CUDA Dynamic Parallelism API and Principles

Originally published at: https://developer.nvidia.com/blog/cuda-dynamic-parallelism-api-principles/

This post is the second in a series on CUDA Dynamic Parallelism. In my first post, I introduced Dynamic Parallelism by using it to compute images of the Mandelbrot set using recursive subdivision, resulting in large increases in performance and efficiency. This post is an in-depth tutorial on the ins and outs of programming with…

Hello, Andrew.

thanks for your post, it is hard to find good information about CDP.

I have some questions about error checking in CDP. I have such a complex CDP code, and I faced some problems when I launch a big number of kernels.

Sometimes I can get the error number 11, but, sometimes, I just receive wrong answer and no error. If in CUDA 7.5 the pool is a virtualized pool that can handle a big number of kernels, how can I get a error when I receive a wrong answer? Because, sometimes, I receive good answer, but not all blocks were processed.

All the best,

Tiago Carneiro.

Hello Tiago,
>> thanks for your post, it is hard to find good information about CDP.
Agree with you on this! However, as a first step, we gave a talk at this GTC regarding dynamic parallelism. Even though the major focus was on its perf characteristics, at the end of the talk, it also contains some information on error handling. Hopefully, that information will be useful to you. The talk is here: https://registration.gputec.... The recordings and slides will be up sooner.

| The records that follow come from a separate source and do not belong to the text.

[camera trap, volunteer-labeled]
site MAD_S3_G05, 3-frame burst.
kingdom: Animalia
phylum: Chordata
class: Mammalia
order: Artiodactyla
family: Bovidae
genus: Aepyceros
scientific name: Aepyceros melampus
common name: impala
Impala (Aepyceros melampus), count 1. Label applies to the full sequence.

>> Sometimes I can get the error number 11, but, sometimes, I just receive wrong answer and no error.
Yes. As of today, the error handling is difficult on device-side with dyn-par. As such, the debug strategy depends upon the reason for the error in such scenarios.
1.If the error is because of an OOB access, one can use the combination of ‘nvcc -lineinfo' compilation and ‘cuda-memcheck’ to pin-point the source of the error.
2.If the error is suspected to be due to cuda calls on device side, AFAIK currently, there’s no easy way to pass this info to the host side. Meaning, cudaGetLastError on the host side after completing parent kernel will not catch this! Hence, I’ve been using ‘cudaGetLastError’ on the device side + device-side-printfs to debug such errors. I believe this warrants an nvbug, but I’ve not been able to find time + a real use-case to do so.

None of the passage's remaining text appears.